▶ **Task requirements**
Would you return all of this data exactly, leaving nothing out?

========================================

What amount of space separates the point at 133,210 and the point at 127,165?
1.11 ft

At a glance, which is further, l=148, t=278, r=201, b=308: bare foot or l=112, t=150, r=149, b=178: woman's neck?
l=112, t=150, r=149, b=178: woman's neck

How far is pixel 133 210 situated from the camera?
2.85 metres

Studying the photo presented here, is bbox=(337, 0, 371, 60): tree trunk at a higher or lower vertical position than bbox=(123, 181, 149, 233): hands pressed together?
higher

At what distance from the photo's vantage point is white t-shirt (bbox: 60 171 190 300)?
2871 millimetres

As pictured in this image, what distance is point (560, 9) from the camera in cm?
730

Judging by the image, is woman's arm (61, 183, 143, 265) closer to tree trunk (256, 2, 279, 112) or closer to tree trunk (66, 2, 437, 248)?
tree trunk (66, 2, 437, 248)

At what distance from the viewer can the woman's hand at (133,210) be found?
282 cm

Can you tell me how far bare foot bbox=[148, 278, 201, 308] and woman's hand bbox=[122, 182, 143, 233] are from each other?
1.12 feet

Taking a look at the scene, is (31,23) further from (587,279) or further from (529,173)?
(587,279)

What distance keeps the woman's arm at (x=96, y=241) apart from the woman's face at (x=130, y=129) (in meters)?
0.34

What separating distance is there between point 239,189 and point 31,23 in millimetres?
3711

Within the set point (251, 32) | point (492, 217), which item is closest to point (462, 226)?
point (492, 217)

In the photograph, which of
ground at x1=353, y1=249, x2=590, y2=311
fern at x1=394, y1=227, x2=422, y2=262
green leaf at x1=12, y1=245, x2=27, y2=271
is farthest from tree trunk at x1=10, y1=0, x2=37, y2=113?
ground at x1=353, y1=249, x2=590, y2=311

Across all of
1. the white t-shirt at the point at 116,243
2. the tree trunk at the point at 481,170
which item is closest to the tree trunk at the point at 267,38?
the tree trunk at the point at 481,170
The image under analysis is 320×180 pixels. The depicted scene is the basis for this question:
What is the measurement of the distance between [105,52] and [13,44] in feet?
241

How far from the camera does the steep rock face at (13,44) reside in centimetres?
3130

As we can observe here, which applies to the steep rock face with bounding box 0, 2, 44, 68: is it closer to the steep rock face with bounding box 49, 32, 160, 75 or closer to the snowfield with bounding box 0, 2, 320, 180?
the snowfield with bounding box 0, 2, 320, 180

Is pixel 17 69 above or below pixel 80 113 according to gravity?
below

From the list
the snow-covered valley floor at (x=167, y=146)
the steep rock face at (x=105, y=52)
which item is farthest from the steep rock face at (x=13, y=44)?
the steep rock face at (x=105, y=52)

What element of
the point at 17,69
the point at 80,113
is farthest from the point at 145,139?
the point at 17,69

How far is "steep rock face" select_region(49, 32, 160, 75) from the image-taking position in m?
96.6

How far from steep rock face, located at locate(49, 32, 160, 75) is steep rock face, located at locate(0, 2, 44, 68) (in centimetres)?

========================================

▶ **Response below**
What amount of space separates the point at 133,210 and the point at 127,165?
1.11 ft

At a glance, which is further, l=148, t=278, r=201, b=308: bare foot or l=112, t=150, r=149, b=178: woman's neck?
l=112, t=150, r=149, b=178: woman's neck

How far is pixel 133 210 situated from the camera?
2.85 metres

Studying the photo presented here, is bbox=(337, 0, 371, 60): tree trunk at a higher or lower vertical position than bbox=(123, 181, 149, 233): hands pressed together?
higher

At what distance from the photo's vantage point is white t-shirt (bbox: 60 171 190 300)?
2871 millimetres

As pictured in this image, what distance is point (560, 9) from the camera in cm?
730

Judging by the image, is woman's arm (61, 183, 143, 265) closer to tree trunk (256, 2, 279, 112) or closer to tree trunk (66, 2, 437, 248)?
tree trunk (66, 2, 437, 248)

At what distance from the viewer can the woman's hand at (133,210) be found?
282 cm

Can you tell me how far bare foot bbox=[148, 278, 201, 308] and woman's hand bbox=[122, 182, 143, 233] are from each other?
1.12 feet

Taking a look at the scene, is (31,23) further from (587,279) or further from (529,173)?
(587,279)

What distance keeps the woman's arm at (x=96, y=241) apart from the woman's face at (x=130, y=129) (in meters)?
0.34

What separating distance is there between point 239,189 and point 31,23 in millimetres?
3711

Within the set point (251, 32) | point (492, 217), which item is closest to point (462, 226)?
point (492, 217)

In the photograph, which of
ground at x1=353, y1=249, x2=590, y2=311
fern at x1=394, y1=227, x2=422, y2=262
green leaf at x1=12, y1=245, x2=27, y2=271
is farthest from tree trunk at x1=10, y1=0, x2=37, y2=113?
ground at x1=353, y1=249, x2=590, y2=311

Across all of
1. the white t-shirt at the point at 116,243
2. the tree trunk at the point at 481,170
which item is closest to the tree trunk at the point at 267,38?
the tree trunk at the point at 481,170
The image under analysis is 320×180 pixels. The depicted scene is the basis for this question:
What is the measurement of the distance between [105,52] and [13,44] in feet?
241

How far from the camera does the steep rock face at (13,44) reside in centimetres?
3130

As we can observe here, which applies to the steep rock face with bounding box 0, 2, 44, 68: is it closer to the steep rock face with bounding box 49, 32, 160, 75 or closer to the snowfield with bounding box 0, 2, 320, 180?
the snowfield with bounding box 0, 2, 320, 180

Is pixel 17 69 above or below pixel 80 113 according to gravity?
below

From the list
the snow-covered valley floor at (x=167, y=146)
the steep rock face at (x=105, y=52)
which item is farthest from the steep rock face at (x=13, y=44)?
the steep rock face at (x=105, y=52)

What element of
the point at 17,69
the point at 80,113
is farthest from the point at 145,139?
the point at 17,69

How far is "steep rock face" select_region(49, 32, 160, 75) from the image-taking position in m?
96.6

How far from steep rock face, located at locate(49, 32, 160, 75) is steep rock face, located at locate(0, 2, 44, 68) (in centimetres)?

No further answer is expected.